**Instructions for the task:** Write out word for word the passage of the SAS tutorial that begins with the words containing "The actual SAS" and ends with "screenshots that follow)".

The tutorial is divided into the following parts to facilliate understanding and navigation for the reader.

  • Introduction- Here you would learn about SAS and how to install it
  • Data Input- Here you would learn about getting your data in the SAS system
  • Data Inspection- Here you check the data imported correctly and check for errors especially due to column formats or delimiters
  • Data Manipulation- Here you would learn about shaping the data to the correct format and type required for analysis
  • Advanced Data Querying using Proc SQL
  • Exploratory Data Analysis- Here you would examine the data for exploration and summarization
  • Data Visualization- Here you would explore the data visually
  • Advanced Topics- Here you would learn about additional tools in the SAS language ecosystem and how to stay current on your knowledge

Introduction

 Download- You can download and install SAS University Edition for free from http://www.sas.com/en_in/software/university-edition/download-software.html

It is basically a 2 GB Virtual Machine which I am running using the Oracle VM version. I just imported the appliance in File- Import appliance.

Selection_110.png

The actual SAS Software interface runs within a browser window that is at a specific local address that is shown at startup of the virtual machine. (i.e 192.168.1.34 or localhost:10080 for me if you see the top of the browser in screenshots that follow)

**Dataset sample:**
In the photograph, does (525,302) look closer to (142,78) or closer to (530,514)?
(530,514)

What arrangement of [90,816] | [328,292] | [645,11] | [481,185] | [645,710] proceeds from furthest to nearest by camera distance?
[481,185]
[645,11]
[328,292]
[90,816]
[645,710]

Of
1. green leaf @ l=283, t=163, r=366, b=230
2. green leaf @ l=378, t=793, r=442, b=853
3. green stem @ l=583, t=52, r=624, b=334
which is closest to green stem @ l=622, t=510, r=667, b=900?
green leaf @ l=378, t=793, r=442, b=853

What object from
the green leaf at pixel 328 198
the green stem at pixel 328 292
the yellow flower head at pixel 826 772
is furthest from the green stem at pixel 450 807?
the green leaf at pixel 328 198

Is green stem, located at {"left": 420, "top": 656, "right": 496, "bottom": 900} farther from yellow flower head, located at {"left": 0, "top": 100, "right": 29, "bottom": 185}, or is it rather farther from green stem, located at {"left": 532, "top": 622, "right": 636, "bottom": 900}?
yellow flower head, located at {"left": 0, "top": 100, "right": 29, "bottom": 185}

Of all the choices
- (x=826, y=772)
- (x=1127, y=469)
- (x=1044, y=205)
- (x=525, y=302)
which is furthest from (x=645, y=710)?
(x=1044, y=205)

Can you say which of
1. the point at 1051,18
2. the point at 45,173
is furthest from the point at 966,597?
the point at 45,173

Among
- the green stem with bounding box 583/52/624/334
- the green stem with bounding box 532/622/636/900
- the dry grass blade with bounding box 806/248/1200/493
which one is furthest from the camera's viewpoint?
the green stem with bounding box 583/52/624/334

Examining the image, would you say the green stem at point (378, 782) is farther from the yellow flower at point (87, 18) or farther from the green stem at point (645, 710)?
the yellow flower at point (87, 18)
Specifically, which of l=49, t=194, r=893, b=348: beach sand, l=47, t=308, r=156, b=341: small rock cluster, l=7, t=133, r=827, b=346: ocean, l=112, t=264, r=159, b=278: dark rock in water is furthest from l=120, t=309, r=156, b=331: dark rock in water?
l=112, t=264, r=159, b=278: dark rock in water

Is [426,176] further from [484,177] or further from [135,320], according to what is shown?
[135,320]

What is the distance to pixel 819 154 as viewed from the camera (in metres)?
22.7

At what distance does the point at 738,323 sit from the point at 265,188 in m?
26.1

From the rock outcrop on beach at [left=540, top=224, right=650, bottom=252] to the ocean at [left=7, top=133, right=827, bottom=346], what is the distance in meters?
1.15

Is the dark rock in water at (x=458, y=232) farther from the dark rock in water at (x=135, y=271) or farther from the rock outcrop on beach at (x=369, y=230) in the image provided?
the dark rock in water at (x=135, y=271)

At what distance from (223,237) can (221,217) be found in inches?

**Worked answer:**
The actual SAS Software interface runs within a browser window that is at a specific local address that is shown at startup of the virtual machine. (i.e 192.168.1.34 or localhost:10080 for me if you see the top of the browser in screenshots that follow)